Monday, September 6, 2021

On Board

 This will be a short post using my phone since, although shipboard WiFi is getting better, I'm having problems making my laptop play nice with my smartphone while they try to share my shipboard WiFi account. 

Yesterday, Sunday, 9/5, was a hectic day. Perhaps I should say it was an intermittently hectic day. Sort of like the old military days-- hurry up and wait. 

To begin the day, we had a pleasant surprise when the phone rang during breakfast. It was Dan, an old friend from the Ballard VFW. He popped down to the breakfast area and we chatted for a few minutes. He and his wife, Linda, are here to catch a different cruise. It was nice to see him. 

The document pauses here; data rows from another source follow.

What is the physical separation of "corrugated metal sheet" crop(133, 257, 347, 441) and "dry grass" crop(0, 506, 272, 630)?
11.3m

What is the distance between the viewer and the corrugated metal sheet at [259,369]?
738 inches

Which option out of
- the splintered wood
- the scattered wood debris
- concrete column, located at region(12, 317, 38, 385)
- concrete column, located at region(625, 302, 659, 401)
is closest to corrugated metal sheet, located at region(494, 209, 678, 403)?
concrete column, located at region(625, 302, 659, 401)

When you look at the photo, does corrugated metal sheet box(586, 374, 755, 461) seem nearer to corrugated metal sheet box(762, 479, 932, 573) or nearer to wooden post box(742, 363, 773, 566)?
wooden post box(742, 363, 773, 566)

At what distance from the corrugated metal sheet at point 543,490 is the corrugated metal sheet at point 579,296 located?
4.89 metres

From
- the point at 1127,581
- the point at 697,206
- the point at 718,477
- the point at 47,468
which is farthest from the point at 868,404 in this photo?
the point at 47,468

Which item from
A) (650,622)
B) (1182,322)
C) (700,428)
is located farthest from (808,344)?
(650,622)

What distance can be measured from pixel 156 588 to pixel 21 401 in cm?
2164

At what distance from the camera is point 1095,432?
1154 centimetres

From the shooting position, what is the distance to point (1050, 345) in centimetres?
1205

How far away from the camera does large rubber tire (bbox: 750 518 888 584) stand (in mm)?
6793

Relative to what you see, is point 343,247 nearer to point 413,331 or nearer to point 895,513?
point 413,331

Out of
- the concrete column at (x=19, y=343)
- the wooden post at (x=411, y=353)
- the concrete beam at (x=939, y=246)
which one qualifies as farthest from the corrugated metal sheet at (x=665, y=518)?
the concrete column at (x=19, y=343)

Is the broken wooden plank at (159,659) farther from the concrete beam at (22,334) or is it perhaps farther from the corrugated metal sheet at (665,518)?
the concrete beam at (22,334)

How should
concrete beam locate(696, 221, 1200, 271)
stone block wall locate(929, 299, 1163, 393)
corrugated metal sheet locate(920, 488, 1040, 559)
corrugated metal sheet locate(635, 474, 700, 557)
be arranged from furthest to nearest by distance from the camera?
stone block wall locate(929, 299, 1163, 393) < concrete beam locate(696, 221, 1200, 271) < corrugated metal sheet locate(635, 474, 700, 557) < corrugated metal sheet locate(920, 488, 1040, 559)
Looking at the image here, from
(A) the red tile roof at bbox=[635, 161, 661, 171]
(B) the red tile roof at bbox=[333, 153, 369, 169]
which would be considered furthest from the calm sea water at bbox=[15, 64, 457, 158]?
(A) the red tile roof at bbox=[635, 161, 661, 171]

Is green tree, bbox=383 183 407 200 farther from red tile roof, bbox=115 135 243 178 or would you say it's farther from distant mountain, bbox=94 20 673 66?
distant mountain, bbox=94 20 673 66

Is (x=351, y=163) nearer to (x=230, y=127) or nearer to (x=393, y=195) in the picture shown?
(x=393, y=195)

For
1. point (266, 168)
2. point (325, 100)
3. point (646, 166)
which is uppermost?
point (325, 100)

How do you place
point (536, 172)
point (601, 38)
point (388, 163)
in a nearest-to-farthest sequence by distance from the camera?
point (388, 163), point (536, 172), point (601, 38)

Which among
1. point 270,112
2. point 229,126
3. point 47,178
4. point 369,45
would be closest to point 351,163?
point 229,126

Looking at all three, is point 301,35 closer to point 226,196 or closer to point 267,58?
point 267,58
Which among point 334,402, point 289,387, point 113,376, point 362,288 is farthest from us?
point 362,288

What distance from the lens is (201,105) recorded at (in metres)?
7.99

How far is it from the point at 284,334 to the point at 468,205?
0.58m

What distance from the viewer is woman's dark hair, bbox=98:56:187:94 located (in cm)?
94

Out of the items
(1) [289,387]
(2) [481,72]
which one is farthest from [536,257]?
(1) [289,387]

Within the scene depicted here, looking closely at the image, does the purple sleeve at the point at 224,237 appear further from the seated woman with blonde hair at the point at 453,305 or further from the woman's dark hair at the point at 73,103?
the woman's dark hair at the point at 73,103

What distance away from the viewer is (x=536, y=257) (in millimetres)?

The first deadline of the day was to get our luggage to the lobby no later than 1030. We waited until 1020, hoping that the rush for the elevators would be over. That turned out to be true so we got our stuff down just in time and watched to make sure all bags made it into the truck. The bags would go through inspection and be waiting in our rooms when we arrived. 

Next deadline was an 1100 checkout. Made that, then found a quiet corner in the basement where we could sit comfortably and use our phones while waiting for the next hurdle. 

Our "Travel with Allen" group must number close to 200 people, so we were broken down into four subgroups and assigned busses for the two days we were in Athens. The luck of the draw gave iko and me bus D, so we were on the last bus to depart from the hotel at 1300.

Tired of waiting, we wandered around near the hotel. In a small park I found this interesting sculpture.

It's hard to tell from this angle but the last figure on the right leans out dramatically like a thumb. The inscription was Greek to me, but I took the sculpture to be a stylized right hand with assorted symbolic messages. 

We arrived at the port in piraeus a couple minutes after two, were given small plastic number cards (we were #16), and told we needed to wait in the bus for a few minutes while the crowd thinned. Twenty minutes later our group was guided into the waiting area, a largish tent, had our temperatures taken,  vaccine cards checked, and told to sit and wait. 

This procedure was administered by Holland America so they had cold bottles of water and cold damp towels to pass out to those in need. 

After waiting in the waiting tent for about 20 minutes our number was called and our group was led to the testing tent. Here we had our passports, vaccine cards and boarding passes checked, our mugshots taken, and told to wait in the line for testing. The nasal swab was taken and we went to the next area to once again wait for our individual numbers to be called. Twenty minutes later the magic number was called. This was the result of our test certifying that we were Covid free.

We were guided to the ship where I expected the usual preboarding ritual of PP, boarding pass, credit card checks. But, no, sanity prevailed, that ritual had been incorporated into the medical check/ testing and we were home free.

We were among the last to board so we had only a couple hours until we sailed. We backed from our berth and out of the harbor. Said goodbye to the helper tug, dropped off our pilot and headed out to the blue waters of the Mediterranean.